What is an ultrasound?
An ultrasound (also called a sonogram) is another diagnostic test used to evaluate internal organs and tissues. It is most commonly used to evaluate abdominal organs or the heart, although can also be utilized to examine the eyes, lungs, bony lesions, or subcutaneous space (under the skin). Ultrasound is generally much more sensitive and specific when it comes to detecting and characterizing internal abnormalities compared to radiographs, especially since it allows the clinician to evaluate the entire tissue structure (including inside various organs). Despite this, it is important to know that in some cases both radiographs and ultrasound are recommended, since radiographs may be better at showing the size, shape, and position of various internal organs and tissues.
An abdominal ultrasound is generally recommended by a clinician in patients with abnormal abdominal x-rays, in patients with persistent clinical signs (such as vomiting, diarrhea, inappetence, bloody urine, abdominal discomfort, weight loss, fever), and in patients with abnormal bloodwork/urine findings (such as elevated liver or kidney values, abnormal urine concentration). In addition, ultrasonography is commonly utilized with cancer patients (see below). A cardiac ultrasound (called an echocardiogram) may be recommended in cases where a heart murmur or abnormal rhythm is heard on physical examination or in patients where underlying heart disease is suspected. In some patients where systemic disease is present, an ultrasound may be prescribed to rule out specific internal abnormalities that would prompt initiation of further diagnostics and/or treatment. Ultrasound can also be used as a guide during specific procedures, such as fine needle aspiration of internal organs, tumors, lymph nodes, acquisition of fluid within the chest/abdominal cavity, or removal of urine from the bladder.
How is are ultrasound images obtained and is this procedure safe?
Ultrasound requires specialized equipment and a skilled professional (usually a board certified radiologist, an internal medicine specialist, a cardiologist [for echocardiograms], or a veterinarian that has ample training and experience with ultrasonography).
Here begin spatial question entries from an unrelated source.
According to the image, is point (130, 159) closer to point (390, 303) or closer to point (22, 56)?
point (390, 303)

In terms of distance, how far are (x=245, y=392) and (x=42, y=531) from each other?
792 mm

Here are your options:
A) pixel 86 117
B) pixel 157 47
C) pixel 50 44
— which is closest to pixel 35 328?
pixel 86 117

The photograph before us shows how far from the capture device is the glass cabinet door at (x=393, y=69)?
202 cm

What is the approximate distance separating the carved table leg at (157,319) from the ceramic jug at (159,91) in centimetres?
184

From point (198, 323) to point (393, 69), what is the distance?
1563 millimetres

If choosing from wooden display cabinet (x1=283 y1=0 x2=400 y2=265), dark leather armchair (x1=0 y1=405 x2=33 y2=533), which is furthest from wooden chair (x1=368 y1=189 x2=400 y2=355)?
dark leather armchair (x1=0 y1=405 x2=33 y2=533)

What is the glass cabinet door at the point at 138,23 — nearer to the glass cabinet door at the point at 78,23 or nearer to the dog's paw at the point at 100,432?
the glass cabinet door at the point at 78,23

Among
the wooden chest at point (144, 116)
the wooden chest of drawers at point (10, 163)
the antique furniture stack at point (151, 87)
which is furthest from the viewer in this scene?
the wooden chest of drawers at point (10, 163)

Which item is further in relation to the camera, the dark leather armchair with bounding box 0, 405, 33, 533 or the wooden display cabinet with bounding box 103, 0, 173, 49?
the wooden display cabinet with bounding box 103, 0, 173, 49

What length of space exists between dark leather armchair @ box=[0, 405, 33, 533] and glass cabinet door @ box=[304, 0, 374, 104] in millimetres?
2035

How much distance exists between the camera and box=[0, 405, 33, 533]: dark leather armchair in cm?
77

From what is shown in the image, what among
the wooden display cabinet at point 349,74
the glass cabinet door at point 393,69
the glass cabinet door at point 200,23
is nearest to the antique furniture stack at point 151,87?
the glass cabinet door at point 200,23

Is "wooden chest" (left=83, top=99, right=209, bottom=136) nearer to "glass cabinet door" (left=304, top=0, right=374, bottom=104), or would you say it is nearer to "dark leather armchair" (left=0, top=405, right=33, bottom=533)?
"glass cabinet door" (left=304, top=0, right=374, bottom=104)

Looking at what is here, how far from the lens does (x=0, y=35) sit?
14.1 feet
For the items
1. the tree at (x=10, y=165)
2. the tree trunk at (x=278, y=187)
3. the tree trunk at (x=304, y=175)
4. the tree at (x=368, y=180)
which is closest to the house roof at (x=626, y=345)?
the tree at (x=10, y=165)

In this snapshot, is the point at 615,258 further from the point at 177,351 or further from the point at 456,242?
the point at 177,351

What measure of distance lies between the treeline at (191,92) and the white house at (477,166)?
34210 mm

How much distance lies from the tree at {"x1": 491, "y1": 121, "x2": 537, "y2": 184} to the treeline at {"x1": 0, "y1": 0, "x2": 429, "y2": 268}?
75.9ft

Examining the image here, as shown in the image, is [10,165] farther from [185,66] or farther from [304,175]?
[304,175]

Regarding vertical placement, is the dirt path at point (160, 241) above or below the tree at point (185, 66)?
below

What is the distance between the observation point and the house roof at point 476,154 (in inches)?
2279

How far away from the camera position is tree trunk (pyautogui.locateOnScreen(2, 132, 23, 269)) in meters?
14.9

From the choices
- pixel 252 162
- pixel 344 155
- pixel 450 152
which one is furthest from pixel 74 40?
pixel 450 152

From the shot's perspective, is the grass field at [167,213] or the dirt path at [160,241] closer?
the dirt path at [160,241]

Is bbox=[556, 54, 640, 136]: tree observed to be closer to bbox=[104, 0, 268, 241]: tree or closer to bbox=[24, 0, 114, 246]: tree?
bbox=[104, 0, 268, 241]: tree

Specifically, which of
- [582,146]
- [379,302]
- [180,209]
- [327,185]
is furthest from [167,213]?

The hair over the area being imaged (eg the abdomen or small square over the heart) is shaved and the patient is placed on a table (usually on his side or back) for the duration of the exam. Gel and/or alcohol is placed on the surface of the skin or in some cases gel is placed directly on the transducer, which is attached to the ultrasound machine and transmits the images. The transducer (also called probe) is placed on the skin and moved around to evaluate the area; during this process ultrasound waves are transmitted into the patient and are absorbed or echo back depending on the type of tissue or organ is encountered. This ultimately creates an image that is interpreted by the ultrasonographer. In addition to imaging, flow of blood (eg through the heart, arteries, or veins) can also be evaluated with ultrasonography.
Ultrasound is non-invasive and relatively painless. The procedure generally takes 20-40 minutes (depending on the area being evaluated), and usually does not require sedation. In rare cases where the patient is stressed, anxious, or painful (due to underlying disease), mild sedation may be administered. The only time there is any risk with ultrasound is when ultrasound guided fine needle aspirates or biopsies are performed. These procedures require sedation or light anesthesia, and in rare cases can cause internal bleeding or leakage of air (ie if lung is tissue is aspirated causing difficulty breathing). The majority of the time the patient tolerates the procedure well with no significant issues.
How is an ultrasound used in cancer patients?
Similar to radiographs, ultrasonography is commonly used as a staging test to search for evidence of spread of cancer to other areas of the body (particularly the abdominal cavity). Common sites of metastasis include liver, spleen, and abdominal lymph nodes. Ultrasound guided fine needle aspirates are commonly performed to further characterize splenic and liver nodules/masses, enlarged lymph nodes, or tumors within the abdomen, and also to distinguish between benign and malignant changes. Ultrasonography is also used often to assess response to treatment in patients receiving systemic therapy.